◆ Text passage

_____

Many of today’s 3D printers in use around the world – and most of those designed specifically for home use – build up layer upon layer of a plastic compound in order to create the desired object. Direct metal laser sintering is different; it allows a 3D printer to create metal components that are difficult to manufacture on traditional assembly lines.
How Does It Work?
Direct metal laser sintering is similar to traditional 3D printing processes in that the components are created over time in very thin layers called “slices”. However, instead of layers of plastic, the direct laser metal sintering method utilizes a high-temp laser that actually melts powdered metal. The machine first lays a layer of powder, and then the laser comes along and melts that layer to the previous one, forming a solid component. It does this over and over again until the desired component has been created. This technique has been used in a variety of industries, including aerospace engineering, motorsports, tooling, and mechanical engineering.
Reasons Why Direct Metal Laser Sintering Is Better than Other Options
Direct metal laser sintering is a better choice than machining or casting, and this is true in just about every single industry. While there’s no denying that casting and machining can create high-quality products, the direct metal laser sintering process is safer; it allows you to safely handle high temperature metals and alloys that could cause some significant problems in the machining process.
There are a few other advantages to this method, too.
- Casting or machining leaves very little room for intricacy. Pouring, cutting, and shaping small holes or identification numbers on a part is problematic in many manufacturing scenarios. What’s more, it’s impossible to cast or machine internal structures in fine detail.
- It is possible to build a product with mechanical properties that are superior to anything that has been cast or machined thanks to enhanced detail.

_____

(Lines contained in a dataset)
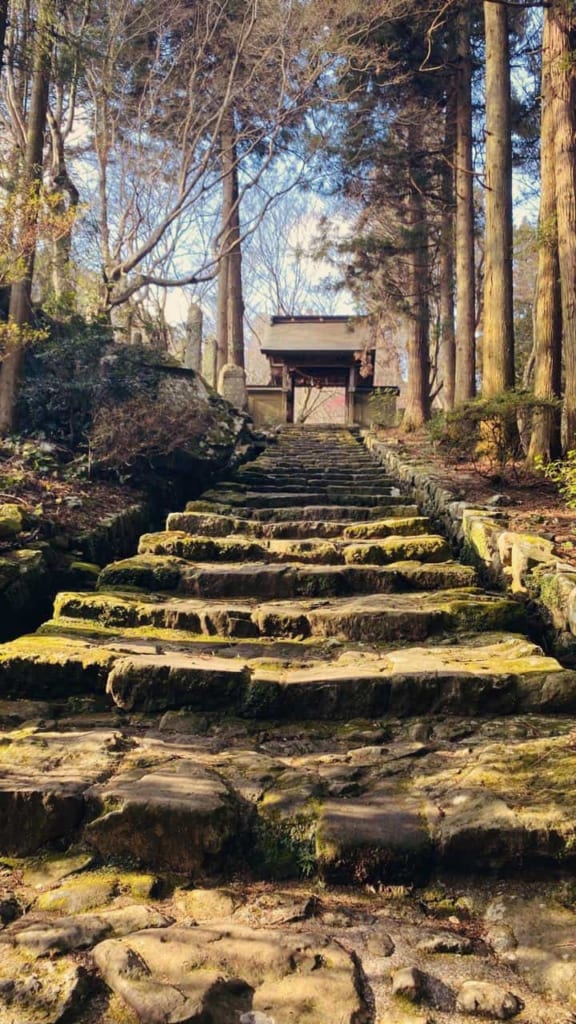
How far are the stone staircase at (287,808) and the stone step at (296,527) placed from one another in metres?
1.38

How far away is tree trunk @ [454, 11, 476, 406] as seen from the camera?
11625mm

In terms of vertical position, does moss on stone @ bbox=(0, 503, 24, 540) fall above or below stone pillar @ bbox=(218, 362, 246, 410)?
below

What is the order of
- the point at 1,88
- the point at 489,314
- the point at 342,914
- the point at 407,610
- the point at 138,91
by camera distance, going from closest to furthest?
the point at 342,914, the point at 407,610, the point at 489,314, the point at 1,88, the point at 138,91

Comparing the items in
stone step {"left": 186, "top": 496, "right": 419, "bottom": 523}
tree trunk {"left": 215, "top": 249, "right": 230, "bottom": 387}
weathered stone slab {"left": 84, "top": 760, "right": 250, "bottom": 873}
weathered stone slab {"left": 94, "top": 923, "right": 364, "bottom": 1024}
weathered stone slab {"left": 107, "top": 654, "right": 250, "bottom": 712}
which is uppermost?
tree trunk {"left": 215, "top": 249, "right": 230, "bottom": 387}

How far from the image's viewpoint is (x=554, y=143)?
7.05 meters

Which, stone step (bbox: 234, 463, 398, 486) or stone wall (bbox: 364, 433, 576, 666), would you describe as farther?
stone step (bbox: 234, 463, 398, 486)

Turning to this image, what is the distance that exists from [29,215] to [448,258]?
10.4m

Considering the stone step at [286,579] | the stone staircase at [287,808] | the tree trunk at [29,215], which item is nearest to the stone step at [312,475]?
the tree trunk at [29,215]

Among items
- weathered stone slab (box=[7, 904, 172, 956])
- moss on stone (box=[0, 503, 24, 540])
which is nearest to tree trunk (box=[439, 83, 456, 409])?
moss on stone (box=[0, 503, 24, 540])

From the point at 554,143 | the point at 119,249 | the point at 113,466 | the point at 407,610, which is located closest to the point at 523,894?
the point at 407,610

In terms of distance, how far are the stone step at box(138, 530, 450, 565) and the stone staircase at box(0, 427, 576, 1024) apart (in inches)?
28.6

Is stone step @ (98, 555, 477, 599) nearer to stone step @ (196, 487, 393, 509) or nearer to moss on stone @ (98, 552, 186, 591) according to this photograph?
moss on stone @ (98, 552, 186, 591)

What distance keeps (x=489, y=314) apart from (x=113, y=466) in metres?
4.94

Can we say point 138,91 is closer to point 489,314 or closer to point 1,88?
point 1,88
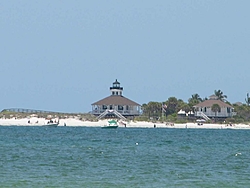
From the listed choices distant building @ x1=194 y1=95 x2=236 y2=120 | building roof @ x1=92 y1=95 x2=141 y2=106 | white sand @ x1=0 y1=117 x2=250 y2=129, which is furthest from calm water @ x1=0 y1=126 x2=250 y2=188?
building roof @ x1=92 y1=95 x2=141 y2=106

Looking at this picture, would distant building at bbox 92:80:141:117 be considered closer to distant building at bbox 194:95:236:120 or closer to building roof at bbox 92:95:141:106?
building roof at bbox 92:95:141:106

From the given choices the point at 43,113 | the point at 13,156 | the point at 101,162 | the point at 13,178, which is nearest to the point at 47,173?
the point at 13,178

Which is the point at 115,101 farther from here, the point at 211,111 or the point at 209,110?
the point at 211,111

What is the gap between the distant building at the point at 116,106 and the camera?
15638cm

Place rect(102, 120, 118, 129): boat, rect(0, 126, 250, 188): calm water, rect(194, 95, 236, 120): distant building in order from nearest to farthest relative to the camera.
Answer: rect(0, 126, 250, 188): calm water
rect(102, 120, 118, 129): boat
rect(194, 95, 236, 120): distant building

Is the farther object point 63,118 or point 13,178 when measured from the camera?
point 63,118

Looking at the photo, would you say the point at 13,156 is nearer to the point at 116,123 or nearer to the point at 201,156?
the point at 201,156

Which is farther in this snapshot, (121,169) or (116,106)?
(116,106)

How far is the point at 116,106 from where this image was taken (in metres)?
157

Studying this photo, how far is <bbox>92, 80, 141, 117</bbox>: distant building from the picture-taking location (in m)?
156

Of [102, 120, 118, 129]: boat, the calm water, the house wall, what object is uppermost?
the house wall

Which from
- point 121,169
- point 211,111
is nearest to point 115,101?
point 211,111

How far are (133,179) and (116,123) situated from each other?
4218 inches

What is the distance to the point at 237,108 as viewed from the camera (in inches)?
6378
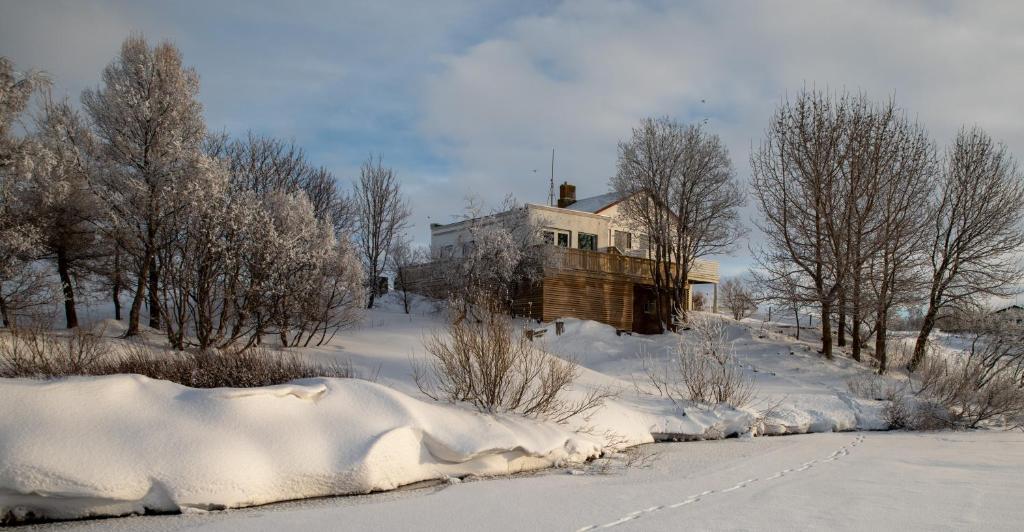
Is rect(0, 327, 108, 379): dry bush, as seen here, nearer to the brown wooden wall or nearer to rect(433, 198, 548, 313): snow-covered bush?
rect(433, 198, 548, 313): snow-covered bush

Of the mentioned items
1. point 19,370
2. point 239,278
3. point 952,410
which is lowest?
point 952,410

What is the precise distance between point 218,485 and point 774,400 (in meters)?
16.8

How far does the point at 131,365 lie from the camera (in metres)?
13.5

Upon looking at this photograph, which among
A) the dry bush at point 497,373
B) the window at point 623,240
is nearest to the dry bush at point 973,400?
the dry bush at point 497,373

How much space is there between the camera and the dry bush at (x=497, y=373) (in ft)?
45.8

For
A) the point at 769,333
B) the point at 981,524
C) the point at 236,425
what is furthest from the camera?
the point at 769,333

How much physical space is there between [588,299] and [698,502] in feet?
86.1

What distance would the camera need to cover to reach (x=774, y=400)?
22.1m

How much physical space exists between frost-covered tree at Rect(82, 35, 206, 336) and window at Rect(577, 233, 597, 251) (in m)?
20.4

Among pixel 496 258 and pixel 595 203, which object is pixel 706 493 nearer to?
pixel 496 258

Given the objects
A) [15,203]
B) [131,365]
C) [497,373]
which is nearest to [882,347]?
[497,373]

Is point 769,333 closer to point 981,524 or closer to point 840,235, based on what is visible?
point 840,235

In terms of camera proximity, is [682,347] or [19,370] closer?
[19,370]

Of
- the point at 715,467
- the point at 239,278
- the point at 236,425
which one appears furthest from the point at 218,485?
the point at 239,278
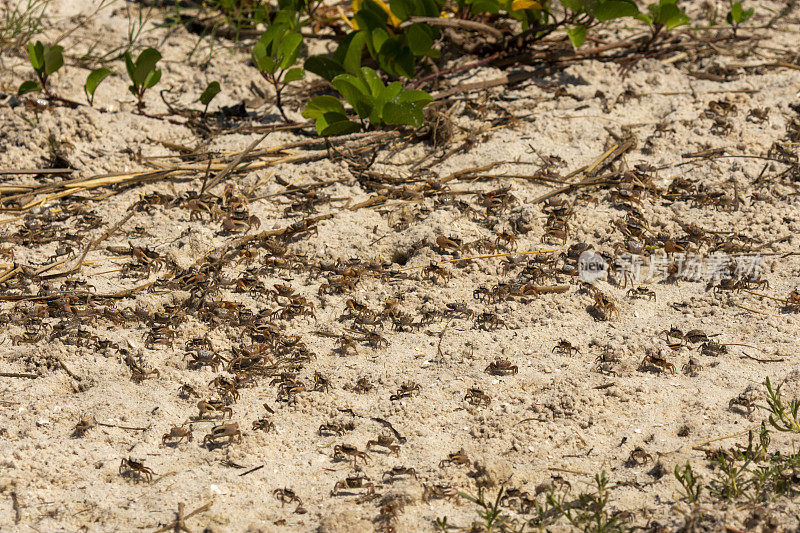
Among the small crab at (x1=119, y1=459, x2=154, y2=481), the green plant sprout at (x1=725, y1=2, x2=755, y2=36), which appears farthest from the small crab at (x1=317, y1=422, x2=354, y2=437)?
the green plant sprout at (x1=725, y1=2, x2=755, y2=36)

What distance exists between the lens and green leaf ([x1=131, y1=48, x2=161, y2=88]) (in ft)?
14.6

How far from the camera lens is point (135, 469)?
2525 mm

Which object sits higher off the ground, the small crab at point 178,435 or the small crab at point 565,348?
the small crab at point 178,435

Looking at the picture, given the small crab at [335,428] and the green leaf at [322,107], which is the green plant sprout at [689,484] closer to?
the small crab at [335,428]

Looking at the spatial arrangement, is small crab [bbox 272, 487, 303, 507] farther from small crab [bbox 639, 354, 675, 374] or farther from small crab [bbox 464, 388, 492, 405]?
small crab [bbox 639, 354, 675, 374]

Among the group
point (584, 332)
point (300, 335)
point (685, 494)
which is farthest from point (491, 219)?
point (685, 494)

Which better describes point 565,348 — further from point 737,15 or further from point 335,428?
point 737,15

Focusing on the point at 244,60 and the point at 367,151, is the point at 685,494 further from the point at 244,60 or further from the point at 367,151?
the point at 244,60

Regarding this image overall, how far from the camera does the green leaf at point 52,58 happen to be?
4438 millimetres

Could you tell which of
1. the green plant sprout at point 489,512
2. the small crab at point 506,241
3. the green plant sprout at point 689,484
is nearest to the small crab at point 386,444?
the green plant sprout at point 489,512

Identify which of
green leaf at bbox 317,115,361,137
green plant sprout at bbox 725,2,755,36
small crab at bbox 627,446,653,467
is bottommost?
small crab at bbox 627,446,653,467

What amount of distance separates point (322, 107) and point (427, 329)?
6.17 feet

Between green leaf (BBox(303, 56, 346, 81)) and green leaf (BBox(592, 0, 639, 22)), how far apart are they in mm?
1764

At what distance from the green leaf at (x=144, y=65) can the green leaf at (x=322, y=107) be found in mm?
1024
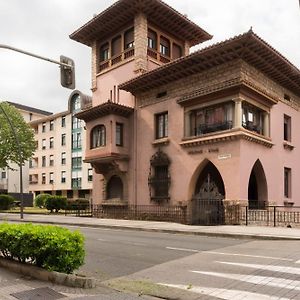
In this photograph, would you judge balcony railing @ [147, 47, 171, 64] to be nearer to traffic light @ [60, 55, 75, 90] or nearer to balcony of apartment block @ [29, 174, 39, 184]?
traffic light @ [60, 55, 75, 90]

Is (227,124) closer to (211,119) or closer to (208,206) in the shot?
(211,119)

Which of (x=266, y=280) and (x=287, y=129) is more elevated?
(x=287, y=129)

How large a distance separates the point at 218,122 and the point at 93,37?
1515 cm

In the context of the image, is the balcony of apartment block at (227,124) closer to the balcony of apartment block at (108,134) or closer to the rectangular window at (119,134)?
the balcony of apartment block at (108,134)

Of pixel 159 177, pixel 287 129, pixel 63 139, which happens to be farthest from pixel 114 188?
pixel 63 139

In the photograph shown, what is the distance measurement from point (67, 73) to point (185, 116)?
13691 mm

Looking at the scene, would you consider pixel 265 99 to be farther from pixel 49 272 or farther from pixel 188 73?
pixel 49 272

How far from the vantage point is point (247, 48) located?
22734 mm

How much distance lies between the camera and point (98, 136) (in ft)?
101

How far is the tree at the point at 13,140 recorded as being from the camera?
41219 mm

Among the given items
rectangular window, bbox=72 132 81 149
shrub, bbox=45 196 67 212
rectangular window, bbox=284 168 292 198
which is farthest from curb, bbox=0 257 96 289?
rectangular window, bbox=72 132 81 149

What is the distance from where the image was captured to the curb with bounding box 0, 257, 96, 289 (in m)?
7.29

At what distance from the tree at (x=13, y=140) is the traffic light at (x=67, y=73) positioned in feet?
88.5

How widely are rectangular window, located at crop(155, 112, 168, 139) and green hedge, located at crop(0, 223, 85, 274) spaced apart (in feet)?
66.1
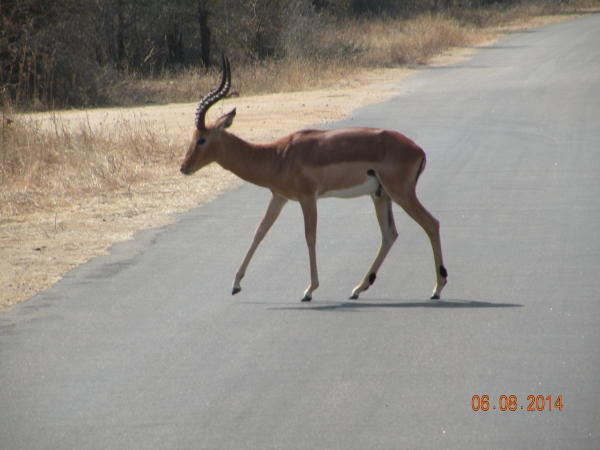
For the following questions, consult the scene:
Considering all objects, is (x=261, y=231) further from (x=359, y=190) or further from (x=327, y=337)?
(x=327, y=337)

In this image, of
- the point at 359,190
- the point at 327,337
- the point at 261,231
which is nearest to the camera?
the point at 327,337

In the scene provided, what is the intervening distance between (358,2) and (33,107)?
3536cm

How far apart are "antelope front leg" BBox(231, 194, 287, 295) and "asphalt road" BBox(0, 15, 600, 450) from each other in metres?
0.15

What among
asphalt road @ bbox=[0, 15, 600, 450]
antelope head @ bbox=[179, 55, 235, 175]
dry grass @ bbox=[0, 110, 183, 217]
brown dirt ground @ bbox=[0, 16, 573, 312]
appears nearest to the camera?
asphalt road @ bbox=[0, 15, 600, 450]

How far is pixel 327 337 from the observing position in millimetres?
6289

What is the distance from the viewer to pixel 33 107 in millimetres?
22797

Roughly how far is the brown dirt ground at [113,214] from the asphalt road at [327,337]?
364 millimetres
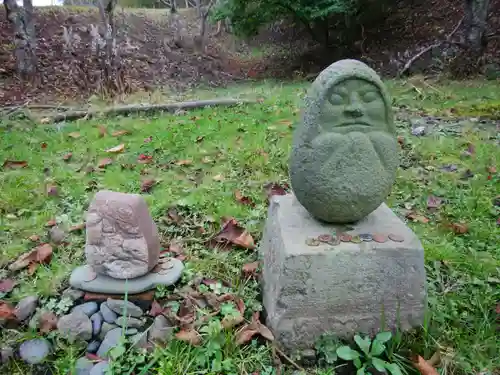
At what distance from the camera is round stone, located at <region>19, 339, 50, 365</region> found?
212cm

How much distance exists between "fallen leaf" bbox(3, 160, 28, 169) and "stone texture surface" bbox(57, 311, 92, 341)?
2557 mm

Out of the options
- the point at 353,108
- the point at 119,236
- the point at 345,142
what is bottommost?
the point at 119,236

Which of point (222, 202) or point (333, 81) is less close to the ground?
point (333, 81)

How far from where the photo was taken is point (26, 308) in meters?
2.34

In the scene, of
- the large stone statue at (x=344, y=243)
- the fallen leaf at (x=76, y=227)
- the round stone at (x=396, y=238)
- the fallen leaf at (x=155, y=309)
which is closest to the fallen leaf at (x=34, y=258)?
the fallen leaf at (x=76, y=227)

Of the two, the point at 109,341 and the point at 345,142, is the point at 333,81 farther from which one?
the point at 109,341

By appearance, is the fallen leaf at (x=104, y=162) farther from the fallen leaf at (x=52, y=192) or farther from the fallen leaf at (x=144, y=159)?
the fallen leaf at (x=52, y=192)

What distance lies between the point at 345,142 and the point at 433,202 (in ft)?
5.56

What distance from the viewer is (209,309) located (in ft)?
7.52

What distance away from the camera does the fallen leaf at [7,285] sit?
→ 2.52 m

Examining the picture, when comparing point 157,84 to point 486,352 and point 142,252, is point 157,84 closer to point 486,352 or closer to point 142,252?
point 142,252

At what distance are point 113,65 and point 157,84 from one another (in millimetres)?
2219

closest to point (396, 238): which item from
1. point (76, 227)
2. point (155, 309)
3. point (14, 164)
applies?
point (155, 309)

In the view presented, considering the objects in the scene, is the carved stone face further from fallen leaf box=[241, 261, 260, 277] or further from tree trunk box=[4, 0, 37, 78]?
tree trunk box=[4, 0, 37, 78]
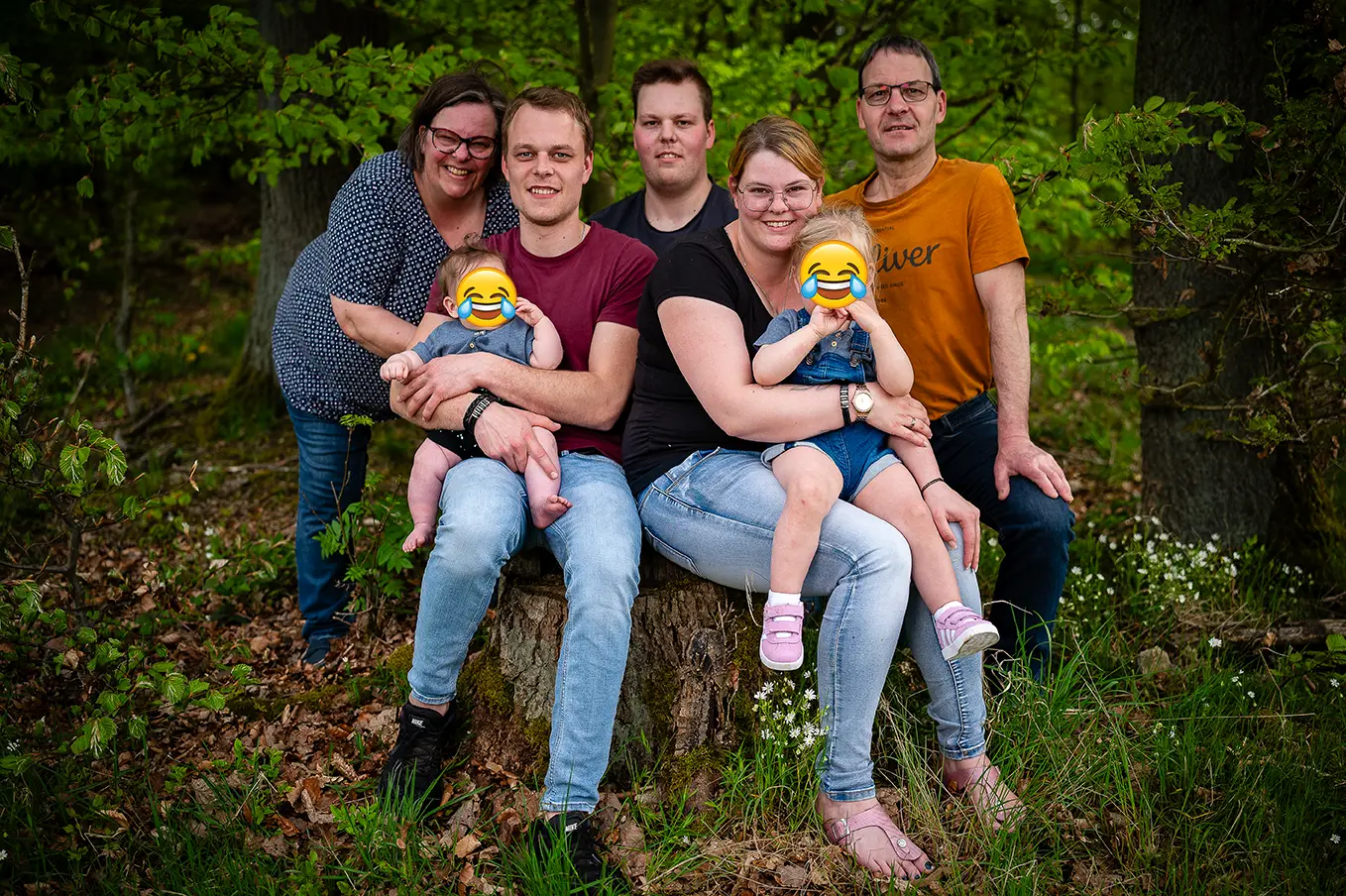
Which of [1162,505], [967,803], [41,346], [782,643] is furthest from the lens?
[41,346]

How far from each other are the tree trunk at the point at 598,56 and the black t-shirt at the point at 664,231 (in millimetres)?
1119

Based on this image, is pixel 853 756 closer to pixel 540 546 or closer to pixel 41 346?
pixel 540 546

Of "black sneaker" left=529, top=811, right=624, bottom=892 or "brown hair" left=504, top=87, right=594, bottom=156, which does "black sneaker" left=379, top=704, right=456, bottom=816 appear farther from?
"brown hair" left=504, top=87, right=594, bottom=156

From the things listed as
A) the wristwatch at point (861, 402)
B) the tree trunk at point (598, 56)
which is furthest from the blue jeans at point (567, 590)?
the tree trunk at point (598, 56)

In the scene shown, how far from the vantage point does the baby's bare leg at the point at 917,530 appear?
3014mm

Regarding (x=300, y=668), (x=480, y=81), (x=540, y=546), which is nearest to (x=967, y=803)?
(x=540, y=546)

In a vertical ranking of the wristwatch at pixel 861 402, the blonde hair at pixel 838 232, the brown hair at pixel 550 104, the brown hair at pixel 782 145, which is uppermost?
the brown hair at pixel 550 104

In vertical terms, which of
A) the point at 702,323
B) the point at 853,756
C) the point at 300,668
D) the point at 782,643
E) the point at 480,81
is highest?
the point at 480,81

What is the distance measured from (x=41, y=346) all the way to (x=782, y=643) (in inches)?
321

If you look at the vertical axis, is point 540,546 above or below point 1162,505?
above

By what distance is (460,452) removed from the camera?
3.46 m

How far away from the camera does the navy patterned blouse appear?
12.9 ft

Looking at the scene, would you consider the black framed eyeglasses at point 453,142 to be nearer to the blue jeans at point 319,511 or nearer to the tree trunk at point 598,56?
the blue jeans at point 319,511

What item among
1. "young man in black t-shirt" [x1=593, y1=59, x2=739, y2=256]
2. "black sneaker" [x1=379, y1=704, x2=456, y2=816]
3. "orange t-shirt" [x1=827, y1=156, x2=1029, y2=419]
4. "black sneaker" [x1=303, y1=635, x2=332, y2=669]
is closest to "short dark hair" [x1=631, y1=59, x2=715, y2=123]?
"young man in black t-shirt" [x1=593, y1=59, x2=739, y2=256]
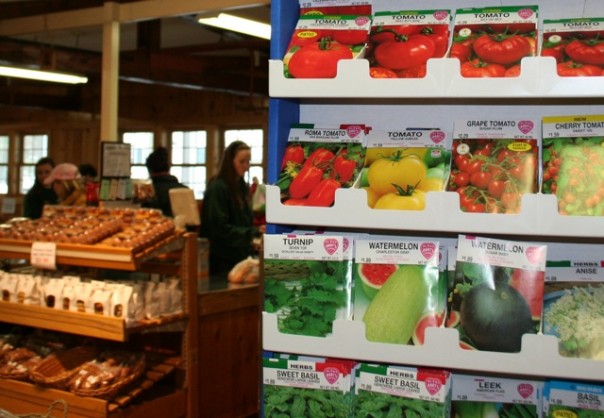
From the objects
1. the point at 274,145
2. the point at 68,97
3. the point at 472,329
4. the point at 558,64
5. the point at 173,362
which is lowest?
the point at 173,362

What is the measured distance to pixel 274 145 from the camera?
2.06 m

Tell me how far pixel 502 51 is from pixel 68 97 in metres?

_____

◆ Work to complete
1 – Translate this sentence from the passage on direct metal laser sintering into Spanish: "It does this over and over again until the desired component has been created."
2 – List every industry that the passage on direct metal laser sintering names as having used the technique.
3 – Write a continuation of the passage on direct metal laser sintering, picking up after its final sentence.

◆ Results by task
1 – Lo hace una y otra vez hasta que se ha creado el componente deseado.

2 –
- Aerospace engineering
- Motorsports
- Tooling
- Mechanical engineering

3 –
- It’s possible to 3D print components using only the materials that are absolutely necessary for those components. This eliminates waste; in fact, direct metal laser sintering creates only a tenth of the waste of other processes. This can actually save you money, especially when it comes to expensive materials.
What Kinds of Metals Are Available?
The direct metal laser sintering process can use any number of metals and alloys that will hold up well under certain conditions. Different metals are common in different industries, as well. Some examples include:
- Nickel Alloy IN625, which is a nickel-chromium alloy used in the motorsports and aerospace industries.
- Stainless Steel 316L, a type of stainless steel alloy that resists corrosion for use in medical, aerospace, and lifestyle settings.
- Cobalt Chrome CoCrMo, which is a “super alloy” used for high-temperature applications in the biomedical and engineering fields.
Direct metal laser sintering is quickly becoming the method of choice for creating parts and components that are difficult to manufacture by casting or machining. Not only are the components created in this way far more precise, they can actually help save money by reducing waste along the way.